For contractors
Garage Floor Coating Profit Margin: What Should You Target?
Two coating shops can run the exact same jobs and one nets double the profit. The difference is rarely volume — it's the margin they price at, and whether they quietly confuse margin with markup.
- Target a 40–55% gross margin on residential coating work; 45% is a sound default.
- Margin is not markup. A 45% margin means price = cost ÷ 0.55, not cost × 1.45.
- Your margin has to cover overhead (insurance, truck, marketing, software, downtime) AND profit — not just profit.

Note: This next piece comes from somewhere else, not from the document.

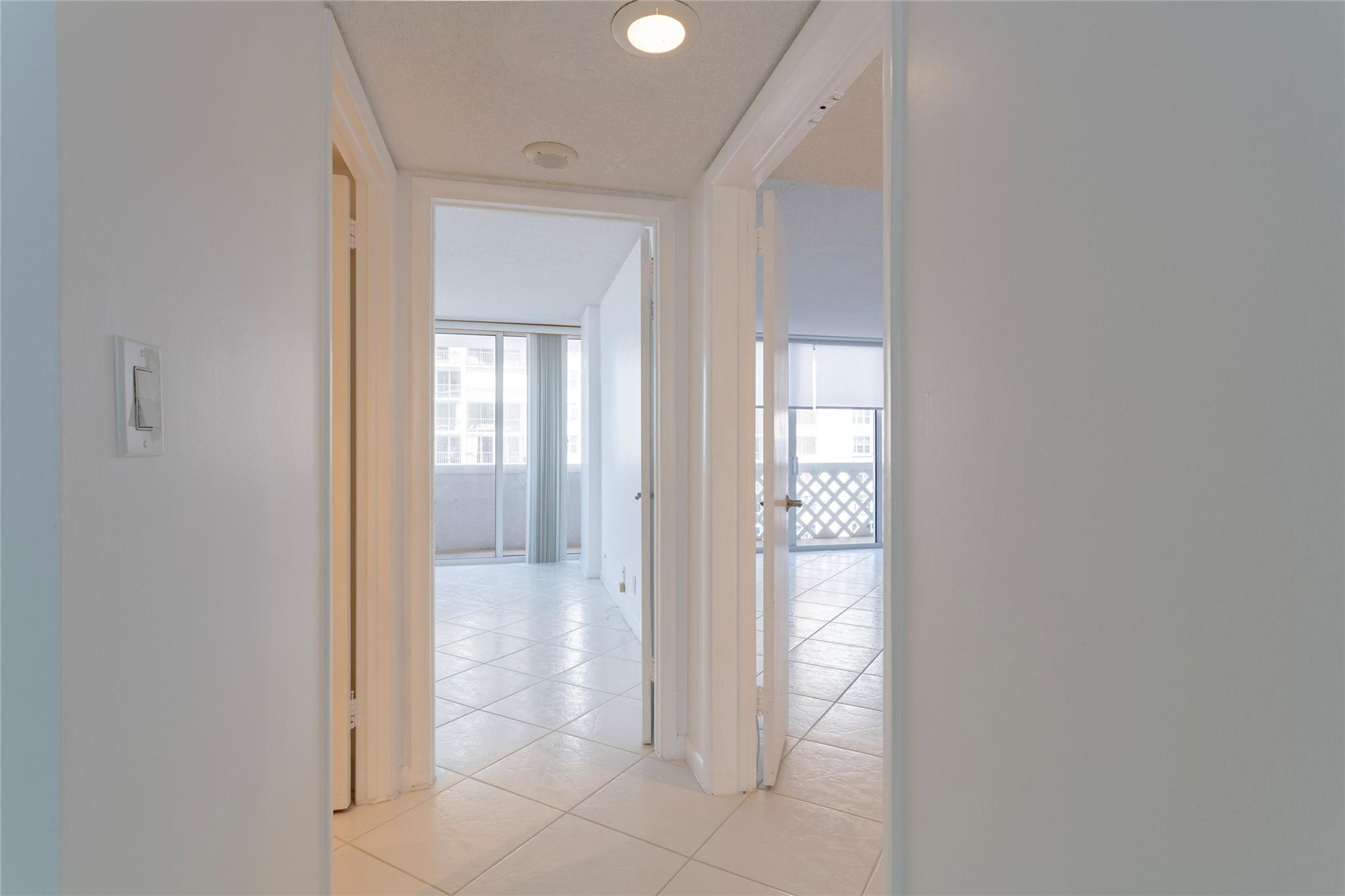 1200 S Ocean Blvd 5E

Margin vs. markup — the costly mix-up
Markup is added on top of cost. Margin is the slice of the final price that is profit. They are not the same number, and pricing off markup when you think you're earning a margin under-charges you on every single job.
| Target margin | Divide cost by | Price on a $2,000-cost job |
|---|---|---|
| 30% | 0.70 | $2,857 |
| 40% | 0.60 | $3,333 |
| 45% | 0.55 | $3,636 |
| 50% | 0.50 | $4,000 |
What margin should a coating business target?
Most healthy residential epoxy/polyaspartic shops price at a 40–55% gross margin. Where you land inside that band depends on:
- Crew structure — a solo owner-operator can run leaner than a shop carrying payroll and a second truck.
- Market — premium metros and one-day polyaspartic systems support the top of the band.
- System — metallic and full-flake builds carry more margin than a basic epoxy coat.
- Overhead load — the more fixed cost you carry, the higher the margin must be just to break even.
Your margin is not all profit
Gross margin has to absorb everything that isn't job material and labor before a dollar reaches your pocket:
- Insurance, licensing, and bonding
- Vehicle, fuel, and equipment depreciation (grinders, shop vacs, sprayers)
- Marketing and lead costs
- Software, phone, and admin time
- Warranty callbacks and the occasional re-do
- Unbillable hours — driving to estimates, writing quotes, chasing deposits
Why your real margin feels lower than your quote
Contractors who 'price at 45%' often net far less, because margin leaks out after the quote goes out the door:
- Forgotten mobilization hours on small jobs (load, drive, set up, tear down).
- Under-buying material so a mid-job supply run eats an hour of crew time.
- Warranty / callback work priced into nothing.
- Discounting on the spot to close — straight off the margin line.
Protect margin with a consistent takeoff
You can't defend a margin you re-calculate by gut on every driveway. A repeatable takeoff — exact gallons, flake, labor hours, then your divisor — keeps every quote at your target, and a clean branded proposal stops the urge to discount to look credible.
Hit your target margin on every quote
CoatBid runs the material + labor takeoff, applies your costs and margin, and outputs a branded proposal the homeowner signs on their phone — so you stop leaving profit in the driveway.
Frequently asked
Most healthy residential coating shops target a 40–55% gross margin, with 45% a sound default. Where you land depends on crew structure, market, system, and how much fixed overhead you carry — remember the margin must cover overhead and profit, not profit alone.
No. A 50% markup means cost × 1.5; on a $2,000-cost job that's $3,000, which is only a 33% margin. A true 50% margin is cost ÷ 0.5 = $4,000. Pricing off markup when you mean margin under-charges you on every job.
Divide your job cost by 0.55. Cost = materials (from your takeoff) + labor hours × crew rate + a mobilization allowance. So a $2,020-cost job priced at a 45% margin sells for about $3,670.